Outro fator importante é entender que ressaltar a importância da amamentação, independente da escolha individual de cada um, é um passo necessário para o reconhecimento de que se trata de um assunto político e, portanto, de ordem coletiva. Não apenas por ser questão de saúde pública, mas também porque se trata de ir contra a lógica de mercado que domina o campo da saúde na atualidade. E contra algo mais velado, referente ao controle do corpo da mulher, frequentemente hipersexualizado.

Porém lembremos: nossos seios não existem para o deleite masculino! Por isso, não temos de nos esconder na hora de amamentar, tampouco nos furtar dessa possibilidade em nome de manter o “bom corpo” para o companheiro. E quem se incomodar, seja com o peito à mostra, seja com o peito “caído”, que se retire do ambiente e das nossas vidas.

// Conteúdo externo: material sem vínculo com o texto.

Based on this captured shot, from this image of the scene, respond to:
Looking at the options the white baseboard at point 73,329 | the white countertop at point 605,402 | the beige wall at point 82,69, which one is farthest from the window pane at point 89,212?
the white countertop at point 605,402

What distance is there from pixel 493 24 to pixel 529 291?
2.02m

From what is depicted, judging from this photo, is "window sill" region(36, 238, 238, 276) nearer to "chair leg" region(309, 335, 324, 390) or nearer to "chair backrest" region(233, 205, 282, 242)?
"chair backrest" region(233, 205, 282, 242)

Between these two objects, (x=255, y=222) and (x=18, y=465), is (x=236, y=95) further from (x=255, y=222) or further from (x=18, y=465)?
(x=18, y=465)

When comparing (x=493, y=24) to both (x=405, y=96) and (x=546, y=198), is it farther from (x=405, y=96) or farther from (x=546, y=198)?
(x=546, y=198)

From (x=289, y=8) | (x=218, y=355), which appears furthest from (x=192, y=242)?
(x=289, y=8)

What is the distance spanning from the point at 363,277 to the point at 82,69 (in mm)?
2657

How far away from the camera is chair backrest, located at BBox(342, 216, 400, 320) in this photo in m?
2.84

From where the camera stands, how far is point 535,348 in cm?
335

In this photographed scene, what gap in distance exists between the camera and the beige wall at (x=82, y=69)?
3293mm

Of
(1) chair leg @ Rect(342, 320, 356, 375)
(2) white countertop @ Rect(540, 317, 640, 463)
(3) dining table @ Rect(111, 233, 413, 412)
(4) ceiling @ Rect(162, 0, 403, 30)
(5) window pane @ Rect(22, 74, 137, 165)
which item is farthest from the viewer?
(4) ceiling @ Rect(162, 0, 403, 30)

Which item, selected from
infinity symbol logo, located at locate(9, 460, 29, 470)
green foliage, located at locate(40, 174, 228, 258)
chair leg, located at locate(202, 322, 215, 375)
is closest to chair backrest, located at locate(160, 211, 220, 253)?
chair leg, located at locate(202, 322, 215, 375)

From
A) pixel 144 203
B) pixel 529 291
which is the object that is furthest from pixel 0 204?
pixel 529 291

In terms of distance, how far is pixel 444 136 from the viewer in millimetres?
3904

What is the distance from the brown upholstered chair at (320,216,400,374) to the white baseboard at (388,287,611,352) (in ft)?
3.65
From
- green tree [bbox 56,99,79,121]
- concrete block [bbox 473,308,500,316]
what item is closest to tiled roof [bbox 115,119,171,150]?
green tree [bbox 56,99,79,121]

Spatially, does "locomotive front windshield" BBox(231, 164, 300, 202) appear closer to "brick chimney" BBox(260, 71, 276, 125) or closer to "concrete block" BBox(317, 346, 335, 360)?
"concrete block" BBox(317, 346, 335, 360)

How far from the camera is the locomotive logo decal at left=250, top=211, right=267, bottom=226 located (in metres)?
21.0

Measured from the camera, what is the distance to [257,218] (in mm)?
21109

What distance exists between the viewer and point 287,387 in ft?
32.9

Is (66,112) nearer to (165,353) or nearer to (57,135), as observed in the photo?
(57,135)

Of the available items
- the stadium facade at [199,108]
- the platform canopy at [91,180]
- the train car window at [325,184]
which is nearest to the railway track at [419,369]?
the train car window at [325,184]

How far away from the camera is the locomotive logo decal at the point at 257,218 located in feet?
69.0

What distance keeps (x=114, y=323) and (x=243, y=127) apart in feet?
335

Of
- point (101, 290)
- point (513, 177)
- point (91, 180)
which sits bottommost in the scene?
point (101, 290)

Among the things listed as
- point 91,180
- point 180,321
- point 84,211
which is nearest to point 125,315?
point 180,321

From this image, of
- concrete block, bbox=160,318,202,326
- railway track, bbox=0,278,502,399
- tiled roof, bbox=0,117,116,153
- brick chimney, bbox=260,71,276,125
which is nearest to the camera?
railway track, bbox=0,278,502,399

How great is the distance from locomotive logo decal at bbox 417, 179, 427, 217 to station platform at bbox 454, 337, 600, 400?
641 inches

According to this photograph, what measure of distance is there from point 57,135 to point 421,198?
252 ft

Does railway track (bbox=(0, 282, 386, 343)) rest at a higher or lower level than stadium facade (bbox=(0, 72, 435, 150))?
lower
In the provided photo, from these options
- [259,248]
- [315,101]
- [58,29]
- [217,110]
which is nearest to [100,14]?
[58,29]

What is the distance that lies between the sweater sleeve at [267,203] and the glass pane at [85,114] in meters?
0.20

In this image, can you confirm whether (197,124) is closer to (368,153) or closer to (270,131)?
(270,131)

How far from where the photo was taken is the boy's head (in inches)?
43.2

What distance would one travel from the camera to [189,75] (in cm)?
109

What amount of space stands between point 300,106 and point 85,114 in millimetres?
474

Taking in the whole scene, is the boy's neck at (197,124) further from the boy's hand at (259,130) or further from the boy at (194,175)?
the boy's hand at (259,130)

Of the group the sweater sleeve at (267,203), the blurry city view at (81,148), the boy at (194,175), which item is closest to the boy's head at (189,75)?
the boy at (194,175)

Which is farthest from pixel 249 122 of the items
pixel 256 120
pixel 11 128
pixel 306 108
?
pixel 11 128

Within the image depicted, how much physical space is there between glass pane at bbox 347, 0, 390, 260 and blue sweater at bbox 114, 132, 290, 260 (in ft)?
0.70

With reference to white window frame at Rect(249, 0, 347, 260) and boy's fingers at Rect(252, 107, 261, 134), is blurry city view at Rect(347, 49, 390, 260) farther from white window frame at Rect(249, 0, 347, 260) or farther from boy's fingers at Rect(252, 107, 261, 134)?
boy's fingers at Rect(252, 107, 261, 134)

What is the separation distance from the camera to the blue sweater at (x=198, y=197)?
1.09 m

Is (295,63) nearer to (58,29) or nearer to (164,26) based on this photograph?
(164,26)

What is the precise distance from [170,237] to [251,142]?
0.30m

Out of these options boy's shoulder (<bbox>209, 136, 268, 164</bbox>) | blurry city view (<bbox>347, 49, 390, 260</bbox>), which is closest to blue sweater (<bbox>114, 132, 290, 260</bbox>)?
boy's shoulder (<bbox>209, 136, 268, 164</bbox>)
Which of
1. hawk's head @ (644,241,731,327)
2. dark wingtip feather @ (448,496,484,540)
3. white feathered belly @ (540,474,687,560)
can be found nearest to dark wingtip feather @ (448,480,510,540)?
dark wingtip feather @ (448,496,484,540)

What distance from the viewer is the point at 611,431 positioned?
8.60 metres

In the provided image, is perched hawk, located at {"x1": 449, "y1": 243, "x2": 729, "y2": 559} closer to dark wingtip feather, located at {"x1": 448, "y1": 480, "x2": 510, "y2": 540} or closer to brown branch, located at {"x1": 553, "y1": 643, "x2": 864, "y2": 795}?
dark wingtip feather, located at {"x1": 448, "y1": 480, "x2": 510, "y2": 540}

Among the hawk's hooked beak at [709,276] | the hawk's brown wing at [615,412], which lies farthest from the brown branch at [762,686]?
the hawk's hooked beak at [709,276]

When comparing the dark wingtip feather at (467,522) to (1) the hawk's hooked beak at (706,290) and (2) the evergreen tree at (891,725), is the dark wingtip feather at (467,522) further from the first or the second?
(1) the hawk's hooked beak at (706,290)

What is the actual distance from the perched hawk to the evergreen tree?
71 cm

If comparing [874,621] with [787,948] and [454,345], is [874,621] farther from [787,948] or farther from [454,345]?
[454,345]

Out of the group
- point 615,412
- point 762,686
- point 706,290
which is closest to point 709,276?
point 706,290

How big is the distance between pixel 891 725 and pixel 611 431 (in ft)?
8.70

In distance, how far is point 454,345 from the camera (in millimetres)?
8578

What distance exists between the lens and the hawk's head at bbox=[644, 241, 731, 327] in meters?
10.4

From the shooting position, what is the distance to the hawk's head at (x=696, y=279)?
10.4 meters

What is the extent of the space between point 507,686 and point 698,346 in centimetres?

Espero ter deixado claro que nenhuma mulher é menos mãe por não ter amamentado. Mas também nenhuma mulher deve dar-se o direito de diminuir a importância desse ato – o de amamentar e o de estimular a amamentação – por não ter amamentado. O presente é tão grande, mulheres, não nos afastemos. Sigamos de mãos dadas cientes de que com o desmame precoce só a Nestlé ganha.